Avant toute mesure préventive, l'autorité publique doit donc procéder à une évaluation du risque qui comporte deux volets: un volet scientifique, c'est-à-dire une évaluation scientifique des risques aussi exhaustive que possible compte tenu, notamment, de l'urgence et un volet politique (“gestion des risques”) dans le cadre duquel l'autorité publique doit choisir quelle mesure lui semble appropriée eu égard au niveau de risque qu'elle a retenu.

Dans son arrêt, le Tribunal insiste surtout sur les conditions que l'autorité publique doit respecter dans le cadre de l'évaluation scientifique. Il souligne tout particulièrement le rôle primordial des experts scientifiques dans ce contexte et il en déduit que les comités scientifiques compétents doivent être entendus même si la législation ne le prévoit pas explicitement, à moins que l'autorité publique puisse assurer qu'elle se fonde sur une base scientifique équivalente. Toutefois, le Tribunal souligne qu'il n'appartient pas aux experts scientifiques, mais à l'autorité publique à qui la responsabilité politique a été confiée, de prendre la décision d'interdire un produit.

Concernant l'antibiotique virginiamycine:
Le comité scientifique compétent au niveau communautaire a estimé, après avoir été consulté sur les éléments scientifiques apportés par les autorités danoises dans le cadre de leurs mesures de sauvegarde, qu'il n'y avait pas suffisamment d'éléments scientifiques pour conclure à l'existence d'un risque lié à ce produit et n'a pas recommandé aux institutions communautaires de retirer ce produit du marché. Le Conseil a toutefois décidé d'interdire cette substance.

Le Tribunal confirme cette décision, en rappelant le rôle des experts scientifiques, dont l'intervention doit assurer que la mesure est prise sur une base scientifique objective. Toutefois, il juge que, sauf si la législation le prévoit autrement, l'autorité publique n'est pas tenue par ces avis. Dans le cas d'espèce, s'agissant d'une mesure prise dans l'objectif de laprotection de la santé humaine, la position défendue par les Institutions, qui diverge de celle exprimée dans l'avis scientifique, doit être fondée sur ce seul objectif. Ceci implique que, pour s'écarter des conclusions exprimées dans l'avis du comité scientifique compétent, les institutions doivent pouvoir s'appuyer sur
*     une analyse appropriée
*     réalisée avec soin et impartialité
*     de tous les éléments pertinents du cas d'espèce
*     au nombre desquels figure le raisonnement ayant conduit aux conclusions exprimées dans l'avis de ce comité.

ENREGISTREMENTS -
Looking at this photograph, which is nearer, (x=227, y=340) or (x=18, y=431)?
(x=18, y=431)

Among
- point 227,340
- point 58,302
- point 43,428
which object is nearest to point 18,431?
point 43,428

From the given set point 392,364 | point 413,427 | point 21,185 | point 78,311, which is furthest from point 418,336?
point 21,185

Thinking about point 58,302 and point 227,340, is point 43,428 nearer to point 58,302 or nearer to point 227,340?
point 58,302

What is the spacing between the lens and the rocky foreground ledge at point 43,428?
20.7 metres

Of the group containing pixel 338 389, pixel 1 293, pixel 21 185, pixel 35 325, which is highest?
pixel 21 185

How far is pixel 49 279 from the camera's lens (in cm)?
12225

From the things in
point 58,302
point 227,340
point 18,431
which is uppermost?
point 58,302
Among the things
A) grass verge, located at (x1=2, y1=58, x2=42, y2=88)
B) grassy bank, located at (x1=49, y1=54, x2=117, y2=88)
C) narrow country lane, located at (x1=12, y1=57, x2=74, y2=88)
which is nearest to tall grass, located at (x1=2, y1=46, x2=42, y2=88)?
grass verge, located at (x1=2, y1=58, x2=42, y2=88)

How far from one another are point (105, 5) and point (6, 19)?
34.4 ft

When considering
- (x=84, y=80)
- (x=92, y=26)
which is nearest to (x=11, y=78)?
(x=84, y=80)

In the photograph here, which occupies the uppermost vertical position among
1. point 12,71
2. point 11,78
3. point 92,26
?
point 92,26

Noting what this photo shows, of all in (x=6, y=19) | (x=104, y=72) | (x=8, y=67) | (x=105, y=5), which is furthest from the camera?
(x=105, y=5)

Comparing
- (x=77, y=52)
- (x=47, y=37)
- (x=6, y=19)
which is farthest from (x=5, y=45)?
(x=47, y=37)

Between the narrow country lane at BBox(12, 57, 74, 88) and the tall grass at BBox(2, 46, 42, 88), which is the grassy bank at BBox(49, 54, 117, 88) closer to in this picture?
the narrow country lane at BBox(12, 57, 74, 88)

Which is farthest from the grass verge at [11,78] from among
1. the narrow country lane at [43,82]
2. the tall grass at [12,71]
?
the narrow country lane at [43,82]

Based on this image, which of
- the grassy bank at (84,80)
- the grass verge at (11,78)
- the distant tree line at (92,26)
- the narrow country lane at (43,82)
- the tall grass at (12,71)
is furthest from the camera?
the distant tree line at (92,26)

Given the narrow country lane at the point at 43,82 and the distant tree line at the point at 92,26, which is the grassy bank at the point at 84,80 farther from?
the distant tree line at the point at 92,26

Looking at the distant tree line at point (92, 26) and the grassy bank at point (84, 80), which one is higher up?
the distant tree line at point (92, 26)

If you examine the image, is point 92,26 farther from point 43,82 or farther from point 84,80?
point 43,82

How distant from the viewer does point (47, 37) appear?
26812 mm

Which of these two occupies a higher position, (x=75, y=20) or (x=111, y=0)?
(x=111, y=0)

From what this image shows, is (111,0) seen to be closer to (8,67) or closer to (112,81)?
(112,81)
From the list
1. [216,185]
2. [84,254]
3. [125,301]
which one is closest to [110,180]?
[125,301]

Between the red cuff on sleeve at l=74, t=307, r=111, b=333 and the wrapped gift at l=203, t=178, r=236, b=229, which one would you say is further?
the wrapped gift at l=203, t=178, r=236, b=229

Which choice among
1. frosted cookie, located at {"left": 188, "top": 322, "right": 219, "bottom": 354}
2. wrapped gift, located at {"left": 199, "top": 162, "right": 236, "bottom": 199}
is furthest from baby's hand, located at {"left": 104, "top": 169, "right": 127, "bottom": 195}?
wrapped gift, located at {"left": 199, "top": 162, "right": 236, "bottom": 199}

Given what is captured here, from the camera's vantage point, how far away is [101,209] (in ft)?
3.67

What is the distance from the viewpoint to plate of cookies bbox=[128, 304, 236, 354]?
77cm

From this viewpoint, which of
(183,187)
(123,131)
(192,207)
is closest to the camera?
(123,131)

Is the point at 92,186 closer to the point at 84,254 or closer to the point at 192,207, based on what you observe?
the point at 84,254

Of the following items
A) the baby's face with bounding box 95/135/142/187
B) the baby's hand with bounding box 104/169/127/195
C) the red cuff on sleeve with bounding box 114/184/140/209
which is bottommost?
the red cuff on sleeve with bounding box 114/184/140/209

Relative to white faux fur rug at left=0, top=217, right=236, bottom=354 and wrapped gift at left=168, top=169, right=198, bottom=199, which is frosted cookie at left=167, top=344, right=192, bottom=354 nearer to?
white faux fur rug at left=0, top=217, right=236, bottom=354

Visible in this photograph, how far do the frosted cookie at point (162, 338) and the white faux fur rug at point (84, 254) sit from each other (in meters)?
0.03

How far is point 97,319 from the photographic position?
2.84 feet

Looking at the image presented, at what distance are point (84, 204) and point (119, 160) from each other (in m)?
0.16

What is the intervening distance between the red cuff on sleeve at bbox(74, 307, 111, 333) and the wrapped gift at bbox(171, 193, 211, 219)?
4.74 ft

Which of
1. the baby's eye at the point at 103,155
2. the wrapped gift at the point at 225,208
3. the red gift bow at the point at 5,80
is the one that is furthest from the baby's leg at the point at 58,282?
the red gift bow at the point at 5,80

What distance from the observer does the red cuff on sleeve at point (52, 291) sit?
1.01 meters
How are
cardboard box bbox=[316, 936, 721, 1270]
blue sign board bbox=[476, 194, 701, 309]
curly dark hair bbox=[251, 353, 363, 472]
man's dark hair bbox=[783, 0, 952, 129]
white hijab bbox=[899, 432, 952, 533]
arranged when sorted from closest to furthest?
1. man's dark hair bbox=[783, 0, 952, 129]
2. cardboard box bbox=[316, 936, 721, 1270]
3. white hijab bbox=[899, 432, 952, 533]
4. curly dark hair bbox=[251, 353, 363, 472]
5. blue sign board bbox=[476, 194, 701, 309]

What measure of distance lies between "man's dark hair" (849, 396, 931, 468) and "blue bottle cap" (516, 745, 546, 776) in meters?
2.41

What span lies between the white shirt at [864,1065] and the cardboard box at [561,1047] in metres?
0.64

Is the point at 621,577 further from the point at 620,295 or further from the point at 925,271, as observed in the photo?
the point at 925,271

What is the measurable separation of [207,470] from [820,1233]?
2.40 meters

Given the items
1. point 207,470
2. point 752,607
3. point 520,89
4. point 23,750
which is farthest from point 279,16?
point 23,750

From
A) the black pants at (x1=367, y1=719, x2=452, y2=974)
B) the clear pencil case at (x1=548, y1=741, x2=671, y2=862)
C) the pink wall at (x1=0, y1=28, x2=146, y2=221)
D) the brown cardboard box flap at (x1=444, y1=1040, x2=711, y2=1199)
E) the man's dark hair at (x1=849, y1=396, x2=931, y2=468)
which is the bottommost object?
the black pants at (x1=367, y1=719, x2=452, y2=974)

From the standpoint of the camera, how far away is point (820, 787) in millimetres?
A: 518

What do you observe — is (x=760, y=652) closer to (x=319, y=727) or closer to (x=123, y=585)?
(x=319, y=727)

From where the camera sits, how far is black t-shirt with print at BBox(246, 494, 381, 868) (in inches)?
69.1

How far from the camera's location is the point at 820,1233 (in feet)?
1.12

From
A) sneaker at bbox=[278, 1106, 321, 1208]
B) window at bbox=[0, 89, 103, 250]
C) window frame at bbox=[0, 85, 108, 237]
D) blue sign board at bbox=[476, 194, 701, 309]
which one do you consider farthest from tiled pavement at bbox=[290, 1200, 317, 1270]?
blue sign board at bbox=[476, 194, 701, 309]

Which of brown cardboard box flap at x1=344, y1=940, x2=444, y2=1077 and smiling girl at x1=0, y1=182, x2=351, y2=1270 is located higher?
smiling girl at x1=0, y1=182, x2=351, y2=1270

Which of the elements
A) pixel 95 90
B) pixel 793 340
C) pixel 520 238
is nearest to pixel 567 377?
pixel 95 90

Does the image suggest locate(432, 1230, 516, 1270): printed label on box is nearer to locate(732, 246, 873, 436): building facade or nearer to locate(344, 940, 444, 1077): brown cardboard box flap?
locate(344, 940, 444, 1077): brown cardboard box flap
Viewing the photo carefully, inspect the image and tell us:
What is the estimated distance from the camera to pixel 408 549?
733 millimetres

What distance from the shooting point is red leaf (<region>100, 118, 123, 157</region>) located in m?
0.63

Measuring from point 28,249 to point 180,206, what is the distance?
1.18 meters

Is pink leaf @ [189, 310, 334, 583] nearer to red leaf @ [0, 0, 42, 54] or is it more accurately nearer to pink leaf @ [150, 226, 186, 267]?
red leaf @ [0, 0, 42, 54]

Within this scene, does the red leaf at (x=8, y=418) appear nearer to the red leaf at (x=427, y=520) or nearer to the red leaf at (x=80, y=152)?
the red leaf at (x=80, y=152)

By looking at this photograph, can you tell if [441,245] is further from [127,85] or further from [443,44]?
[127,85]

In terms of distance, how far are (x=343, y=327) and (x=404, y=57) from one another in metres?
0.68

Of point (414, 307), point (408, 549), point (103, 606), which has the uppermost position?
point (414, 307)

CONSIGNES DE L'EXERCICE -
1. Répondez à ces questions sur le texte fourni :
(a) Quels sont les deux volets de l'évaluation du risque que l'autorité publique doit mener avant toute mesure préventive ?
(b) Selon le Tribunal, à qui revient la décision d'interdire un produit ?
(c) Quelle institution a décidé d'interdire la virginiamycine ?
2. Reproduisez à l'identique le passage du texte fourni qui s'ouvre sur les mots contenant « Avant toute mesure » et se termine par « qu'elle a retenu. ».

LISTE DES RÉPONSES -
1.
(a) Un volet scientifique et un volet politique (« gestion des risques »).
(b) À l'autorité publique à qui la responsabilité politique a été confiée, et non aux experts scientifiques.
(c) Le Conseil.

2.
Avant toute mesure préventive, l'autorité publique doit donc procéder à une évaluation du risque qui comporte deux volets: un volet scientifique, c'est-à-dire une évaluation scientifique des risques aussi exhaustive que possible compte tenu, notamment, de l'urgence et un volet politique (“gestion des risques”) dans le cadre duquel l'autorité publique doit choisir quelle mesure lui semble appropriée eu égard au niveau de risque qu'elle a retenu.